Matthis Podgorski: Offiziell sind "Vorerhebungen" im Gange. Der Anwalt meint, dass es höchstwahrscheinlich noch gar keinen wirklichen Akt zur Einsichtnahme gibt, bzw. dieser noch bei den Ermittlungsbehörden liege.
Der Assistent des Landesgeschäftsführers der Grünen NÖ hat mich am Morgen der Kundgebung mit den Worten begrüßt: "Die Herren vom Verfassungsschutz sind auch schon da... PKW mit Kameras etc.", d.h. ich wusste von Anfang an Bescheid, dass das fragliche Gebäude (und natürlich unsere Kundgebung) observiert wurde. Trotzdem werde ich offenbar für so blöd gehalten, dass ich mich mit Spraydose in der Hand wissentlich filmen lasse.
no-racism.net: Die besagte Spray-Aktion fand laut Verfassungsschutz gegen 3 Uhr Nachts - also mehr als 15 Stunden nach der von dir angemeldeten Kundgebung statt. Müssten der Logik der ErmittlerInnen folgend nicht auch alle anderen Protest-TeilnehmerInnen verdächtig sein oder geht es deiner Meinung nach eher darum ein politisches Exempel zu statuieren um antifaschistische Proteste in Zukunft hintanzuhalten?
Matthis Podgorski: Ich denke schon, dass es sich um eine Drohgebärde und einen massiven Einschüchterungsversuch handelt. Andererseits muss ich sogar davon ausgehen, dass man mich in meiner Existenz vernichten will. Wenn schon so lausige Hinweise reichen, um eine Hausdurchsuchung zu veranlassen, muss man mit allem rechnen.
Natürlich hoffe ich, dass sich die Leute dadurch nicht abhalten lassen, auch weiterhin Protestkundgebungen gegen Wiederbetätigung und Rassismus anzumelden und dagegen Stellung zu beziehen.

**DATENAUSZUG**
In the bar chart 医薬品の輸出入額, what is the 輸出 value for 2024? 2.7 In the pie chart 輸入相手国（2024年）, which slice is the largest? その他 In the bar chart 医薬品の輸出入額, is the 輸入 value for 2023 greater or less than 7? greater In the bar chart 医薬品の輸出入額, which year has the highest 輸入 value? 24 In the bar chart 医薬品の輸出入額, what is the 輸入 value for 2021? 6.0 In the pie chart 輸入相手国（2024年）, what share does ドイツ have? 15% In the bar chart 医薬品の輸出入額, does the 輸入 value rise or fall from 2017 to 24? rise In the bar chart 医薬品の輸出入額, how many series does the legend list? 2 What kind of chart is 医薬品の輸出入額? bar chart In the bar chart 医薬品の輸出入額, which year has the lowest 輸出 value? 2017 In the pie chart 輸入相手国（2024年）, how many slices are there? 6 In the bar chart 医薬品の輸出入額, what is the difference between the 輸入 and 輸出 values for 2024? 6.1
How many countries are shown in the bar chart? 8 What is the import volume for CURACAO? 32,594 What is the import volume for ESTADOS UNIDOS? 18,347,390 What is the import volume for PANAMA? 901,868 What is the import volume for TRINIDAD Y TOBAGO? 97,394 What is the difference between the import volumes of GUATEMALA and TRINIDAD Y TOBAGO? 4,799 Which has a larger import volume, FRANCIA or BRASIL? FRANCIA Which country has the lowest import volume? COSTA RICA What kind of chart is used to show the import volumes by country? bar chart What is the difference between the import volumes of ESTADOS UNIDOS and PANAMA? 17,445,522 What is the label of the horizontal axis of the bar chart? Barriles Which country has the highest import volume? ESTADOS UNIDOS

**AUFGABEN**
**1.** Zitieren Sie aus dem Interview den Abschnitt, der mit den Worten „Matthis Podgorski: Ich“ beginnt und mit „Stellung zu beziehen.“ endet.
**2.** Schreiben Sie das Interview im Anschluss an seinen letzten Satz weiter.
Die Auflistung wird hier nicht gebraucht.

**ANTWORTEN**
**1.**
Matthis Podgorski: Ich denke schon, dass es sich um eine Drohgebärde und einen massiven Einschüchterungsversuch handelt. Andererseits muss ich sogar davon ausgehen, dass man mich in meiner Existenz vernichten will. Wenn schon so lausige Hinweise reichen, um eine Hausdurchsuchung zu veranlassen, muss man mit allem rechnen.
Natürlich hoffe ich, dass sich die Leute dadurch nicht abhalten lassen, auch weiterhin Protestkundgebungen gegen Wiederbetätigung und Rassismus anzumelden und dagegen Stellung zu beziehen.

**2.**
Allerdings finde ich solche Sprayaktionen völlig kontraproduktiv. Die
machen mir jetzt nur Scherereien und geben den Sympathisanten der rechten Szene ein willkommenes Fressen. Aus genau diesem Grund habe ich die Kundgebung initiiert. Um solche Aktionen zu vermeiden, die sich nicht im rechtstaatlichen Rahmen bewegen und nur dem (irgendwie verständlichen) Ausdruck von ohnmächtiger Wut dienen. Ich hätte mir gewünscht, dass die Sprayer unsere Kundgebung unterstützen, statt sich zu solch unüberlegten Handlungen hinreissen zu lassen. Solange wir das Recht auf freie Meinungsäusserung und Demonstrationen haben, sind illegale Aktionen nicht zu tolerieren.
no-racism.net: Was sagst du dazu, dass das Landesamt für Verfassungsschutz antifaschistische Proteste bzw. Slogans wie "Nie wieder Faschismus" als "linksextrem" einstuft? Wird damit von behördlicher Seite versucht, die Aktivitäten der Neonazis zu verharmlosen und mit jenen ihrer GegnerInnen gleichzusetzen?
Matthis Podgorski: Das ist absolut unverständlich. Offenbar haben die Millionen Opfer des Nationalsozialismus noch immer keine Aufarbeitung der Geschichte in Österreich bewirkt. Ich würde meinen, dass jeder/jede, der/die den Aufruf "Nie wieder Faschismus!" NICHT unterschreibt, ein Fall für den Verfassungsschutz wäre. Da sieht man, wie weit es nach 7 Jahren schwarz/blau/orange/(braun?) in unserem Land gekommen ist. So etwas wäre in den 70ern oder 80ern nicht passiert.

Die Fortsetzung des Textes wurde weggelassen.